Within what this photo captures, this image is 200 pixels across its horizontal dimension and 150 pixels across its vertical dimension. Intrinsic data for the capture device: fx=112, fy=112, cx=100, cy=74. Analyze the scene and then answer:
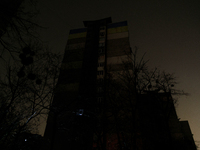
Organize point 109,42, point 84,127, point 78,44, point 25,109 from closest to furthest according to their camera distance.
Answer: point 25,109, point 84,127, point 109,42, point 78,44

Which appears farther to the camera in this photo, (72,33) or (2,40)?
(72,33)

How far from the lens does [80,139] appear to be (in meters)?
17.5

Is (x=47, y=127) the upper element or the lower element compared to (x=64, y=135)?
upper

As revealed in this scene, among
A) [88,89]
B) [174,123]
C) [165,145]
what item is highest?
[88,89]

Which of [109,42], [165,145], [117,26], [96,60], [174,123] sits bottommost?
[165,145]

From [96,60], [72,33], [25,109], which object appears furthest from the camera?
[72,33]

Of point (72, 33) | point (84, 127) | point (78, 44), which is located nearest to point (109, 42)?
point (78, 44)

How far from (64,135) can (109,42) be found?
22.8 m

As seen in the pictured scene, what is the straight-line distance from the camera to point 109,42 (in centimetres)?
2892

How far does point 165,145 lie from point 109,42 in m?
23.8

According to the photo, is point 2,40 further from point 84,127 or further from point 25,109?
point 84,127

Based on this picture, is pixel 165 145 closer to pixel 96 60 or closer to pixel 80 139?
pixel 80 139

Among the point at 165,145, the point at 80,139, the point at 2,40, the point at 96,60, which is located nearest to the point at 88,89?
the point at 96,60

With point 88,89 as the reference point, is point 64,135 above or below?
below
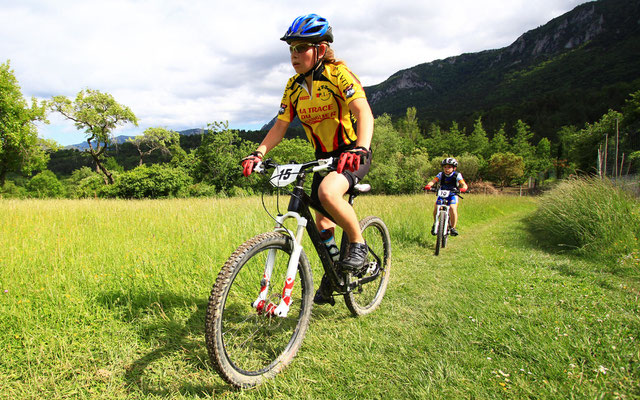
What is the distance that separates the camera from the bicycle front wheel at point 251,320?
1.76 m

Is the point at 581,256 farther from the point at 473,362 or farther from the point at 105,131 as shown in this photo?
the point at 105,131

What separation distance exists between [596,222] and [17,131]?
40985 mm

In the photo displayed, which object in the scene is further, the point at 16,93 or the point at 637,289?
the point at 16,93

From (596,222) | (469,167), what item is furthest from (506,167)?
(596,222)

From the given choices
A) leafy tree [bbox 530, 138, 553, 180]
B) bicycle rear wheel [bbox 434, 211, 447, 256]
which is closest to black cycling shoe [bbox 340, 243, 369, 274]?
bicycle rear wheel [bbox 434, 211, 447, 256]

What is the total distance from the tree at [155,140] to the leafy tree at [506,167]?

Your goal> Copy the records word for word, from the line containing "With point 88,89" through the end of the records, leaving out the pictures.

Result of the exercise>
With point 88,89 as the reference point, is point 64,135 above or below?
below
What is the distance that separates the camera from the bicycle front wheel at point 251,320?
1.76 m

Is the point at 581,256 farther from the point at 473,362 or farther from the point at 105,131 as shown in this photo?
the point at 105,131

What separation distance exists between [596,222] and [17,131]?
40985 mm

In the photo displayed, which object in the scene is further, the point at 16,93 or the point at 637,289?
the point at 16,93

From (596,222) | (469,167), what item is furthest from (506,167)?
(596,222)

From the given choices
A) leafy tree [bbox 530, 138, 553, 180]
B) bicycle rear wheel [bbox 434, 211, 447, 256]
which is closest to black cycling shoe [bbox 340, 243, 369, 274]?
bicycle rear wheel [bbox 434, 211, 447, 256]

What is the total distance from the tree at [155,140] to the leafy tree at [506,167]?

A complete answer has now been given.